- Text block:
● ● ● ● ●

Personal information
- Born: April 14, 1994 (age 32) Rockford, Illinois
- Listed height: 6 ft 1 in (1.85 m)
- Listed weight: 201 lb (91 kg)

Career information
- High school: Winnebago (Winnebago, Illinois); Auburn (Rockford, Illinois);
- College: Ball State (2012–2013); Indian Hills CC (2013–2014); St. Bonaventure (2014–2016);
- NBA draft: 2016: undrafted
- Playing career: 2016–present
- Position: Point guard / shooting guard

Career history
- 2016–2017: Sioux Falls Skyforce
- 2017–2018: Koroivos
- 2018: Sioux Falls Skyforce
- 2019–2020: TSU Hyundai

Career highlights
- Second-team All-Atlantic 10 (2016); Third-team All-Atlantic 10 (2015);

= Marcus Posley =

American basketball player (born 1994)

Marcus Steffon Posley (born April 14, 1994) is an American professional basketball player. He played college basketball for Ball State, Indian Hills Community College and St. Bonaventure.

● ● ● ● ●

- Provided data:
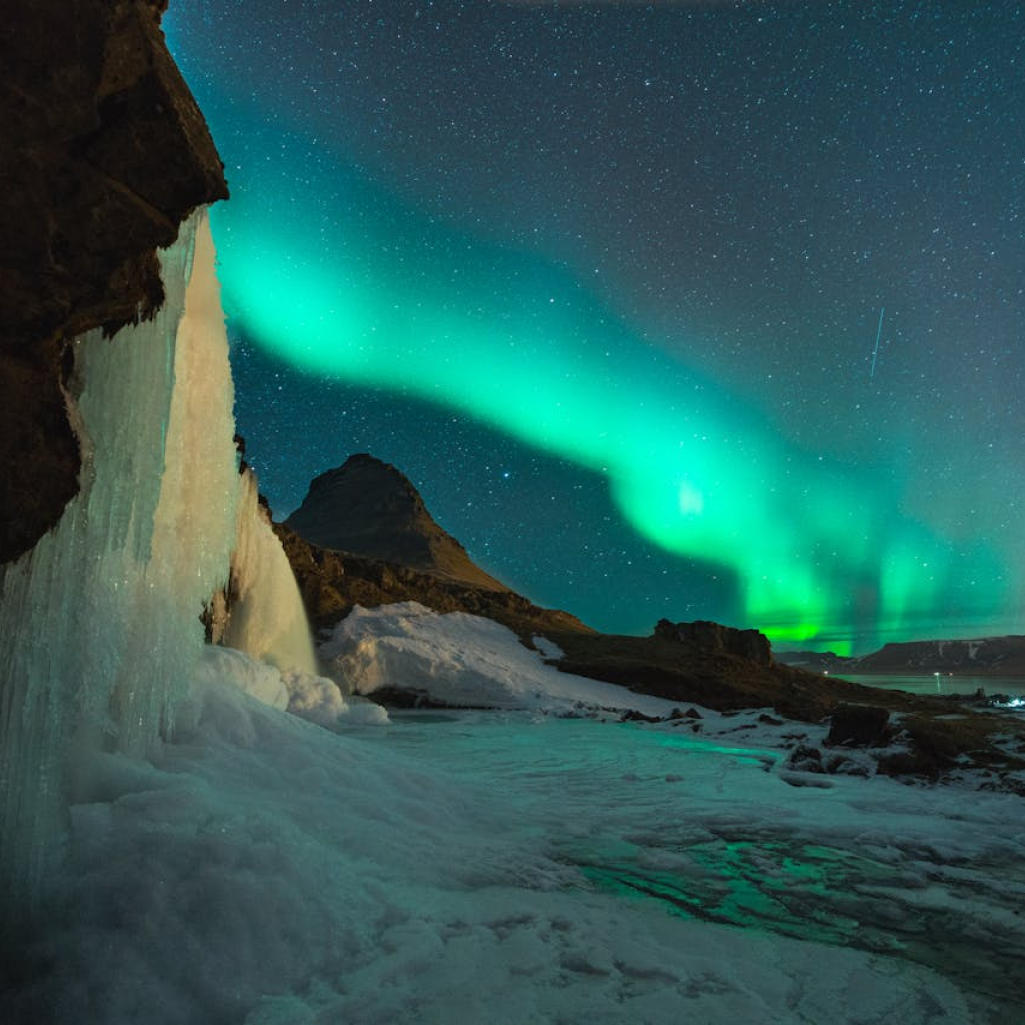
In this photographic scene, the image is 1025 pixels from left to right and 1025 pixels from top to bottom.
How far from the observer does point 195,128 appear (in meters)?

● ● ● ● ●

- What to work on:
1 > Using the Marcus Posley profile, answer each question:
(a) Which high school did he attend in Rockford, Illinois?
(b) Which team did he play for in 2017–2018?
(c) What is his listed height?
2 > For each statement, say whether the Marcus Posley profile supports it, and quote the words that decide it.
(a) He was selected in the 2016 NBA draft.
(b) He played for the Sioux Falls Skyforce in two separate periods.
(c) He played at St. Bonaventure before Ball State.
3 > Based on the Marcus Posley profile, explain what "CC" means in "Indian Hills CC".

- Answers to the problems:
1 >
(a) Auburn
(b) Koroivos
(c) 6 ft 1 in (1.85 m)

2 >
(a) No: "2016: undrafted"
(b) Yes: "2016–2017: Sioux Falls Skyforce" and "2018: Sioux Falls Skyforce"
(c) No: "Ball State (2012–2013)" and "St. Bonaventure (2014–2016)"

3 > "CC" stands for Community College. The profile says he played college basketball for "Indian Hills Community College."